- **PASSAGE PROVIDED**
━━━━━━━━━━━━━━━━

Have you tried to set your rolling policy to close inactive part files
after some time [1]?
If the part files in the buckets are inactive and there are no new part
files, then the state handle for those buckets will also be removed.

Cheers,
Kostas

https://ci.apache.org/projects/flink/flink-docs-master/api/java/org/apache/flink/streaming/api/functions/sink/filesystem/rollingpolicies/DefaultRollingPolicy.html



On Mon, Feb 3, 2020 at 3:54 PM Mark Harris  wrote:

> Hi all,
>
> The out-of-memory heap dump had the answer - the job was failing with an
> OutOfMemoryError because the activeBuckets members of 3 instances of
> org.apache.flink.streaming.api.functions.sink.filesystem.Buckets were
> filling a significant enough part of the memory of the taskmanager that no
> progress was being made. Increasing the memory available to the TM seems to
> have fixed the problem.
>
> I think the DeleteOnExit problem will mean it needs to be restarted every
> few weeks, but that's acceptable for now.
>
> Thanks again,
>
> Mark
> --
> *From:* Mark Harris 
> *Sent:* 30 January 2020 14:36
> *To:* Piotr Nowojski 
> *Cc:* Cliff Resnick ; David Magalhães <
> speeddra...@gmail.com>; Till Rohrmann ;
> flink-u...@apache.org ; kkloudas <
> kklou...@apache.org>
> *Subject:* Re: GC overhead limit exceeded, memory full of DeleteOnExit
> hooks for S3a files
>
> Hi,
>
> Thanks for your help with this. 🙂
>
> The EMR cluster has 3 15GB VMs, and the flink cluster is started with:
>
> /usr/lib/flink/bin/yarn-session.sh -d -n 3 -tm 5760 -jm 5760 -s 3
>
> Usually the task runs for about 15 minutes before it restarts, usually due
> to with an "java.lang.OutOfMemoryError: Java heap space" exception.
>
> The figures came from a MemoryAnalyzer session on a manual memory dump
> from one of the taskmanagers. The total size of that heap was only 1.8gb.
> In that heap, 1.7gb is taken up by the static field "files" in
> DeleteOnExitHook, which is a linked hash set containing the 9 million
> strings.

━━━━━━━━━━━━━━━━

- **DATA**
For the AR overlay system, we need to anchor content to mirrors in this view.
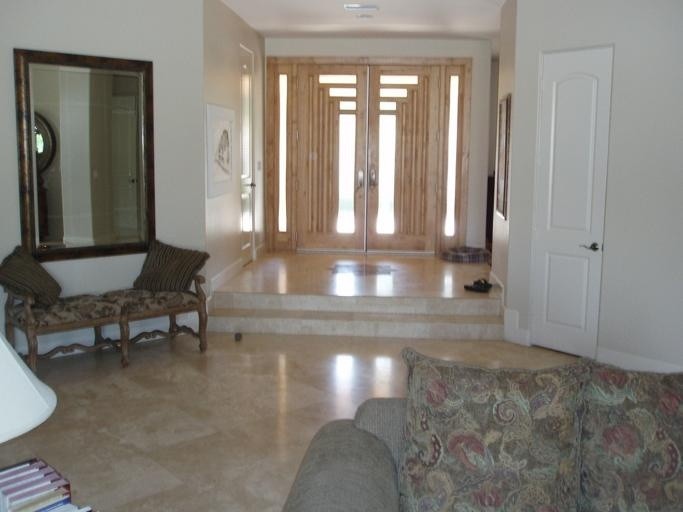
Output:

━━━━━━━━━━━━━━━━

- **EXERCISES**
- A) Summarize the Flink thread in two sentences.
- B) Write out the stretch of the Flink thread from "On Mon, Feb" through "acceptable for now.".
The lines that come after the Flink thread are separate material.

- **IN RESPONSE**
- A) The thread suggests setting the rolling policy to close inactive part files after some time, since inactive part files with no new part files cause the state handle for those buckets to be removed as well. Earlier, a heap dump showed the job failing with an OutOfMemoryError because the activeBuckets members of three Buckets instances filled much of the taskmanager's memory, and giving the taskmanager more memory seems to have fixed the problem.

- B)
On Mon, Feb 3, 2020 at 3:54 PM Mark Harris  wrote:

> Hi all,
>
> The out-of-memory heap dump had the answer - the job was failing with an
> OutOfMemoryError because the activeBuckets members of 3 instances of
> org.apache.flink.streaming.api.functions.sink.filesystem.Buckets were
> filling a significant enough part of the memory of the taskmanager that no
> progress was being made. Increasing the memory available to the TM seems to
> have fixed the problem.
>
> I think the DeleteOnExit problem will mean it needs to be restarted every
> few weeks, but that's acceptable for now.